Questions on the material:
A) Decide whether each statement below agrees with the article on Yellow River sediment. Answer yes or no for each, quoting the words of the article that settle it.
(i) The research group is Swedish-Chinese.
(ii) The findings were published in Nature Geoscience.
(iii) Zircon weathers easily.
B) Answer these questions from the article on Yellow River sediment, one answer per line, marked to match.
(i) Which river does the article call the world's most sediment-rich?
(ii) Who led the researchers from Uppsala University?
(iii) What kind of mineral is zircon?
C) Pick up the article on Yellow River sediment after its final sentence and continue it.

*** Passage to read ***

Unexpected information about Earth’s climate history from Yellow River sediment

By meticulously examining sediments in China’s Yellow River,
a Swedish-Chinese research group are showing that the history of tectonic and
climate evolution on Earth may need to be rewritten. 

Their findings are
published today in the highly reputed journal Nature Communications.

To reconstruct how the global climate and topography of the
Earth’s surface have developed over millions of years, deposits of eroded land
sediment transported by rivers to ocean depths are often used. This process is
assumed to have been rapid and, by the same token, not to have resulted in any
major storages of this sediment as large deposits along the way.

However, knowledge gaps and contradictory data in research
to date are impeding an understanding of climate and landscape history. In an
attempt to fill the gaps and reconcile the contradictions, the researchers have
been investigating present-day and ancient sediment deposits in the world’s
most sediment-rich river: the Yellow River in China.

The researchers, from Uppsala University (led by Dr. Thomas
Stevens) and Lanzhou University (led by Dr. Junsheng Nie), China, analysed
Yellow River sediment from source to sink and determined its mineral
composition. They also determined the age of mineral grains of zircon, a very
hard silicate mineral that is highly resistant to weathering.

*** End of Passage to read ***
*** Dataset excerpts ***

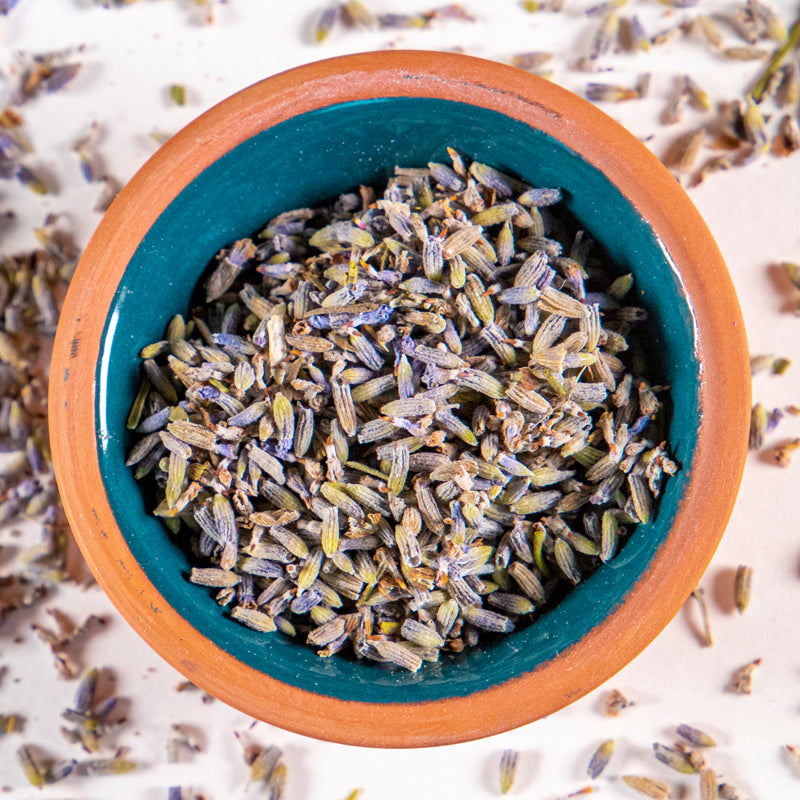 Lavender Flower herb in blue clay bowl with white background and herb surrounding.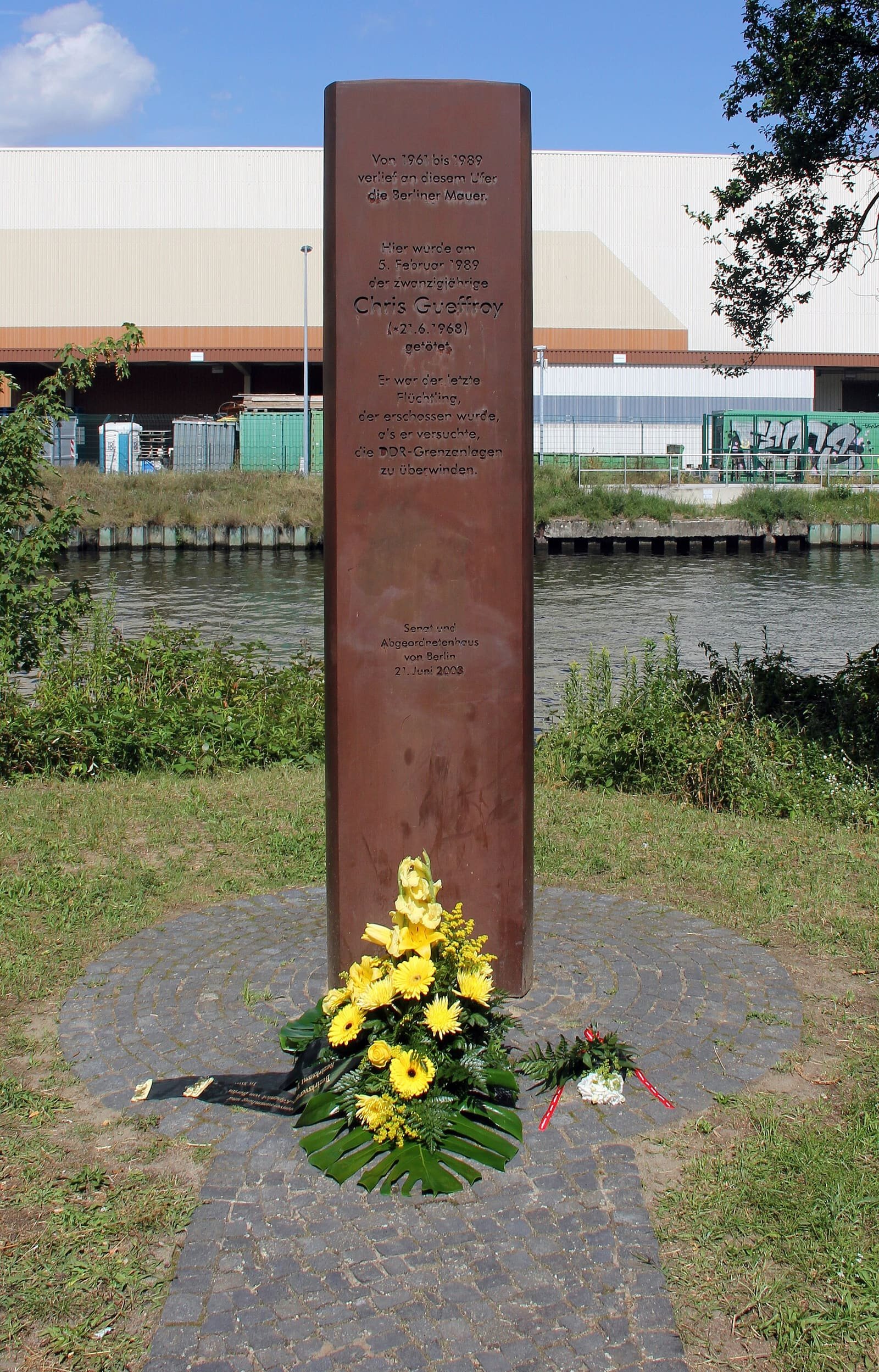 Tall slender steel steles on a grassy canal bank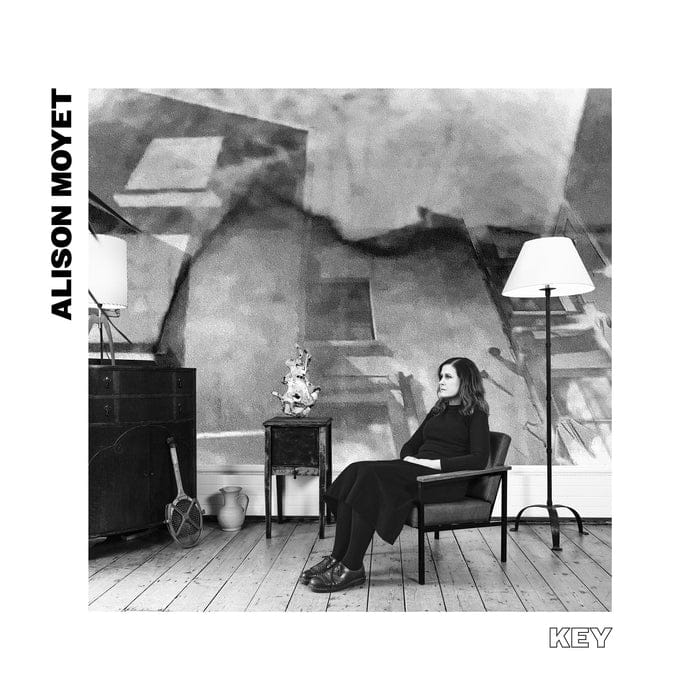 Person seated in chair under dramatic sculptural forms in monochrome studio setting.
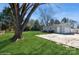 Garage and backyard with a tree in the front at 11828 Mirror Lake Dr, Charlotte, NC 28226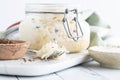 Close up of a jar of fresh sauerkraut with a fork heaping full in front. Royalty Free Stock Photo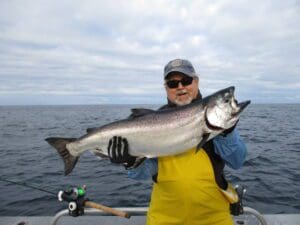 Stewart Evers man holding large king salmon on boat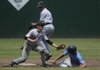 Fayetteville’s Carson Shaddy tags out Springdale Har-Ber’s Logue Chancellor at second base Tuesday in Fayetteville.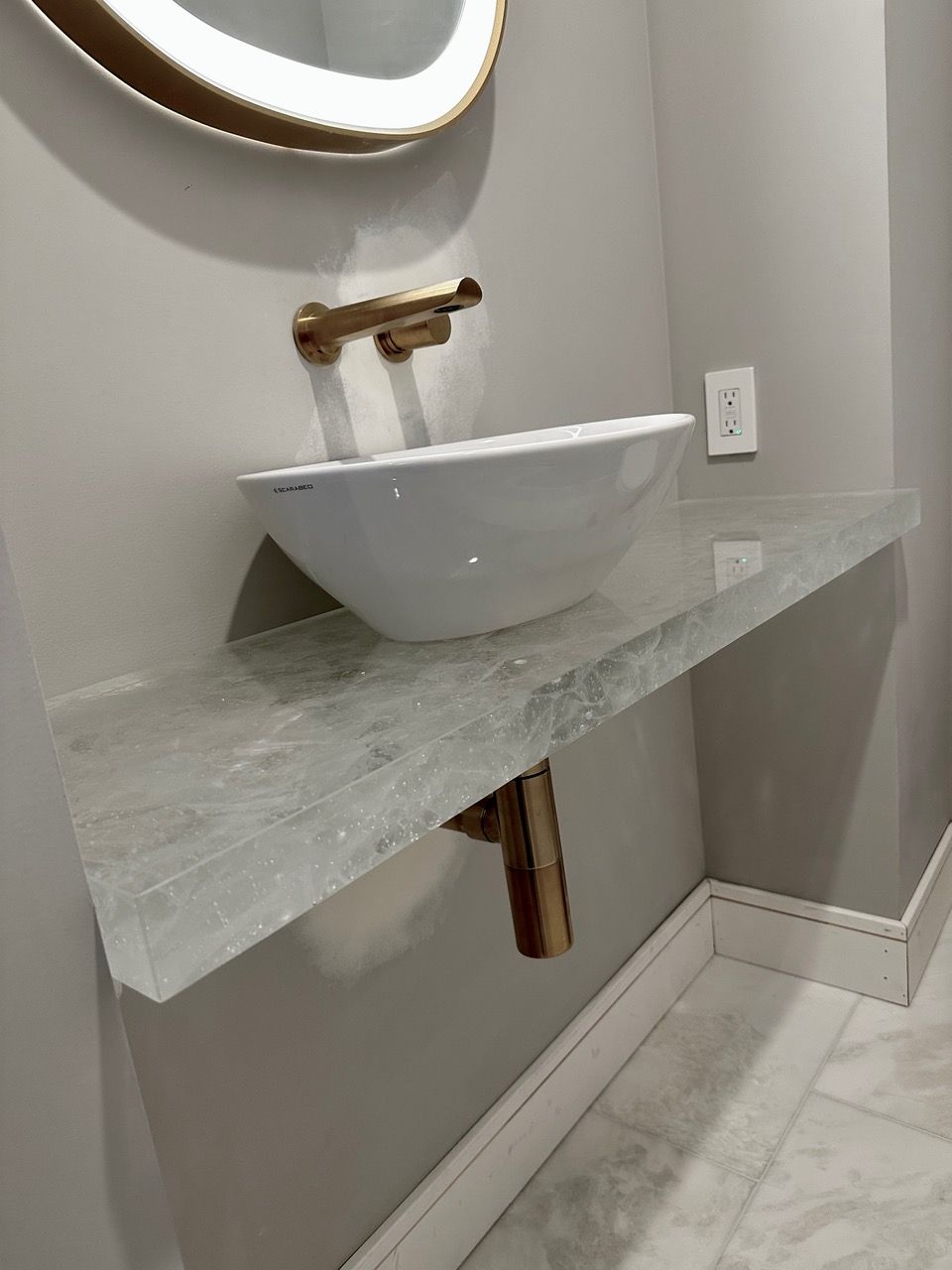 Bathroom countertop installation using ThickGlass™ in Smoke from TCG Glass.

*** End of Dataset excerpts ***

Answers below:
A)
(i) Yes: "a Swedish-Chinese research group"
(ii) No: "published today in the highly reputed journal Nature Communications."
(iii) No: "a very hard silicate mineral that is highly resistant to weathering."

B)
(i) The Yellow River in China
(ii) Dr. Thomas Stevens
(iii) A very hard silicate mineral that is highly resistant to weathering

C)
Zircon ages serve as a unique fingerprint that yields
information about the sources of these sediment residues from mountain chains,
according to Thomas Stevens of Uppsala University’s Department of Earth
Sciences, one of the principal authors of the study.

The Yellow River is believed to gain most of its sediment
from wind-blown mineral dust deposits called loess, concentrated on the Chinese
Loess Plateau. This plateau is the largest and one of the most important past
climate archives on land, and also records past atmospheric dust activity: a
major driver of climate change.

The scientists found that the composition of sediment from
the Yellow River underwent radical change after passing the Chinese Loess
Plateau. Contrary to their expectations, however, the windborne loess was not
the main source of the sediment. Instead, they found that the Loess Plateau
acts as a sink for Yellow River material eroded from the uplifting Tibetan
plateau.

This finding completely changes our understanding of the
origin of the Chinese Loess Plateau. It also demonstrates large scale sediment
storage on land, which explains the previously contradictory findings in this
area.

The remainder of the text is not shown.